• やること
- A) ケガに備える保険の文章から、「ケガによる通院に備えるには」から「ガに限定した補償になります。」までを一字一句違えずに書き写す。
- B) ケガに備える保険の文章を、最後の文の後から書き継ぐこと。

• 提示文

>>>

想定外のケガに備える保険
損害保険
私たちには病気になるリスクだけでなく、突発的にケガをするリスクもあります。突然ケガをして治療費が必要になったとき、家計の負担が心配になる人も少なくないのではないでしょうか。そんなときに考えられるのが、ケガに備える保険への加入です。ケガをしたときの治療費の負担を軽減してくれるものがあれば、検討してみてもよいかもしれません。
そこで今回は、ケガに備える保険と、ケガに対応できる特約について解説します。
目次
思いがけないケガの治療費、どうすればいい?
私たちの日常生活では、思いがけないケガのリスクがあります。例えば、自転車に乗って転倒する、階段を踏み外して転落する、雪道で転倒する、仕事中やスポーツ中にケガをするなど、日常生活の中では、あちこちにケガの危険が潜んでいます。そして、ケガの程度が病院で治療を受けなければいけないくらいのものだったら、どうすればいいのでしょうか?想定外の出費はとても心配になります。
公的医療保険の対象となるケガ治療は多いが…
日常生活で起きたケガは、労災保険※の対象となる業務上の災害(仕事中のケガ)などの例外を除き、多くの場合は公的医療保険を使って治療をすることができます。公的医療保険を使えば、治療費の負担は自己負担割合のみで済みます。
※労災保険の対象となる場合、原則自己負担なしです
未就学児 | 2割 | |
---|---|---|
小学校入学後~69歳 | 3割 | |
70歳~74歳 | 一般 | 2割 |
現役並み所得者 | 3割 | |
75歳以上 | 一般 | 1割 |
現役並み所得者 | 3割 |
出典:厚生労働省「医療費の自己負担」を参考に作成
しかし、公的医療保険を利用しても、ある程度は自己負担割合分の出費が発生します。そのため、自己負担分が家計に影響を与えることもあります。そんな場合に備えて、民間の保険に加入したり貯蓄をしたりして、想定外の出費に備えた対策をしておくと安心です。
ケガによる通院に備えるには
ケガによる通院に備える保険といえば、「傷害保険」を思い浮かべる人も多いかもしれません。傷害保険とは、急激・偶然・突発的に起きた事故によってケガをして、入院・通院・手術・死亡・後遺障害となった場合に保険金が支払われる保険です。普通傷害保険と交通事故傷害保険があります。普通傷害保険は自宅内でのケガ、外出中のケガ、仕事や通勤途中でのケガ、スポーツ中のケガ、交通事故によるケガなどを幅広く補償します。一方、交通事故傷害保険は、車や電車などの交通機関を使ったときのケガに限定した補償になります。

<<<

• 調べるデータ
>>>

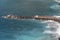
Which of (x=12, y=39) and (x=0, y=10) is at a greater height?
(x=0, y=10)

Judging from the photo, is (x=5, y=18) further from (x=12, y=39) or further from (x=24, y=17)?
(x=12, y=39)

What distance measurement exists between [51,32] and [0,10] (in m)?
30.7

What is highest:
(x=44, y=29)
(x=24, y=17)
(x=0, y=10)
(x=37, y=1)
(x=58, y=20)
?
(x=37, y=1)

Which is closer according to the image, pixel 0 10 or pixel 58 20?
pixel 58 20

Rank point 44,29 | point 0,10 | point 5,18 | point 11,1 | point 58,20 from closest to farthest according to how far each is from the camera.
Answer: point 44,29
point 58,20
point 5,18
point 0,10
point 11,1

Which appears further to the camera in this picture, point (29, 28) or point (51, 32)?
A: point (29, 28)

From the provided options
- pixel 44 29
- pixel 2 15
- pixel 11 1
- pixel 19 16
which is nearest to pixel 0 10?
pixel 2 15

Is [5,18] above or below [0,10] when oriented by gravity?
below

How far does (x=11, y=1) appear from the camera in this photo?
9906 centimetres

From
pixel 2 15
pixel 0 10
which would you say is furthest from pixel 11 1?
pixel 2 15

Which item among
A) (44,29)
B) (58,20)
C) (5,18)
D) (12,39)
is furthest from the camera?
(5,18)

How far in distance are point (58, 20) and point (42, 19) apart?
4890 mm

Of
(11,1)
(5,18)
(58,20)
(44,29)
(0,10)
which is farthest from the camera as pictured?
(11,1)

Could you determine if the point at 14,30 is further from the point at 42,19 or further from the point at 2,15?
the point at 2,15
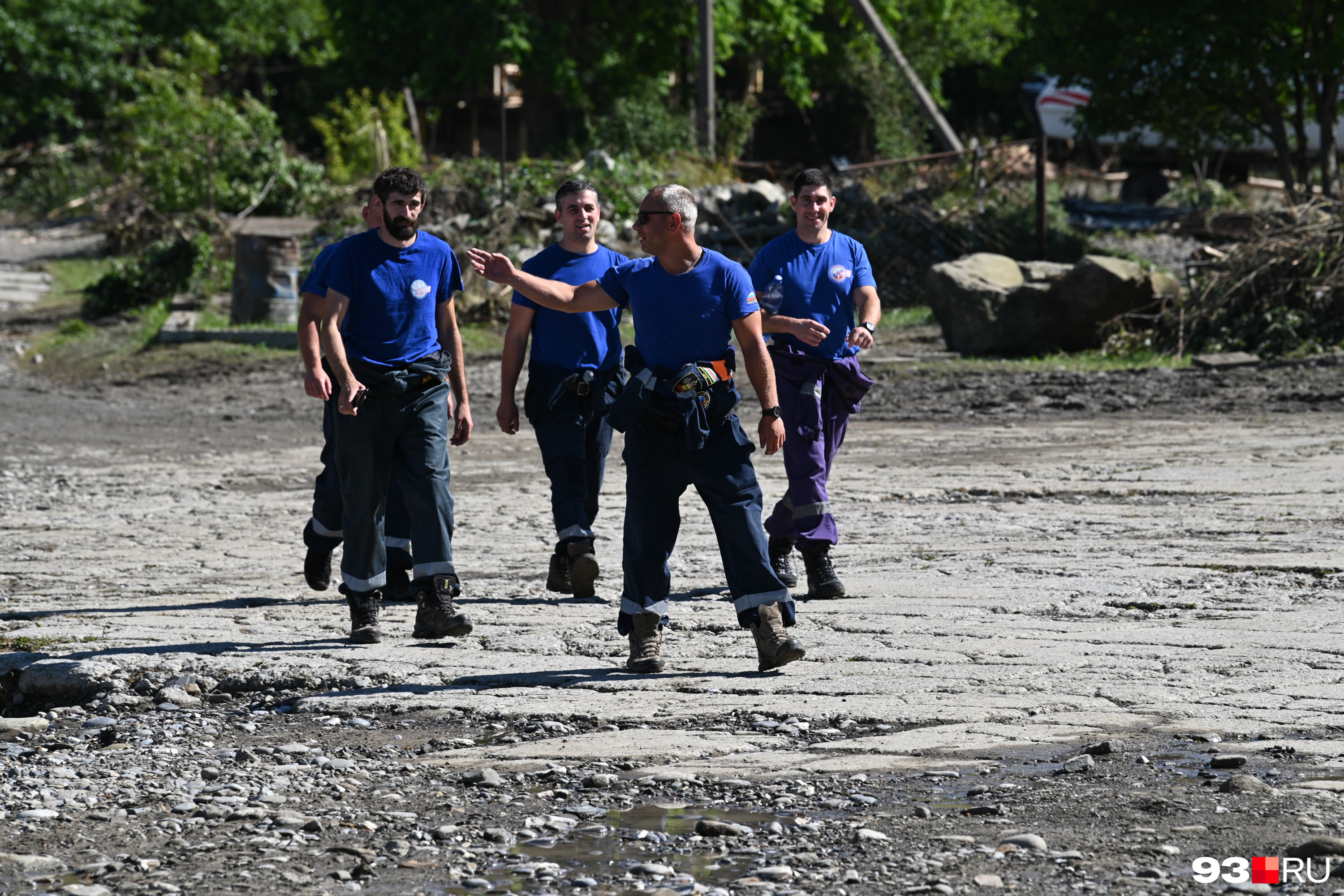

<<<

• 記述回答
- A)
ケガによる通院に備えるには
ケガによる通院に備える保険といえば、「傷害保険」を思い浮かべる人も多いかもしれません。傷害保険とは、急激・偶然・突発的に起きた事故によってケガをして、入院・通院・手術・死亡・後遺障害となった場合に保険金が支払われる保険です。普通傷害保険と交通事故傷害保険があります。普通傷害保険は自宅内でのケガ、外出中のケガ、仕事や通勤途中でのケガ、スポーツ中のケガ、交通事故によるケガなどを幅広く補償します。一方、交通事故傷害保険は、車や電車などの交通機関を使ったときのケガに限定した補償になります。

- B)
3割の自己負担分がカバーできる特約も
ケガの治療を受けた際は、公的医療保険を利用しても自己負担分の出費が発生しますが、傷害保険のケガ通院補償は「通院1日あたり3,000円」などの定額払いになっているのが一般的ですので、治療の内容によっては病院へ支払った治療費をカバーしきれない場合も考えられます。しかし、生命保険や医療保険の特約の中には、特定のケガと診断された場合に一時金が受け取れるものや保険診療の自己負担分(3割相当)をカバーできるものもあります。代表的な2つの特約、「特定損傷特約」と「傷害入院治療保障特約」について紹介します。
特定損傷特約
不慮の事故に遭った日から一定期間内に骨折、関節脱臼、腱の断裂、熱傷、永久歯の喪失による治療を受けたとき、一時金として特定損傷給付金が受け取れる特約です。診断を受けた時点で給付金の支払い対象となるので、治療中に給付金の請求が可能です。
傷害入院治療保障特約
公的医療保険の対象となる「保険診療」の医療費は点数制になっていて、個々の技術やサービスのそれぞれが点数化されています。この点数を「診療報酬点数」といいます。医療機関等は診療報酬点数1点あたり10円で計算された金額を報酬として受け取りますが、このうち7割にあたる7円が公的医療保険から支払われ、残りの3円が自己負担額になります(自己負担割合が3割の場合)。
傷害入院治療保障特約は、不慮の事故によるケガをして公的医療保険の対象となる入院をしたとき、入院中の療養にかかる診療報酬点数×3円を受け取れる特約です。つまり、上記の自己負担分がカバーできる特約ということになります。
具体的なケースで見てみましょう。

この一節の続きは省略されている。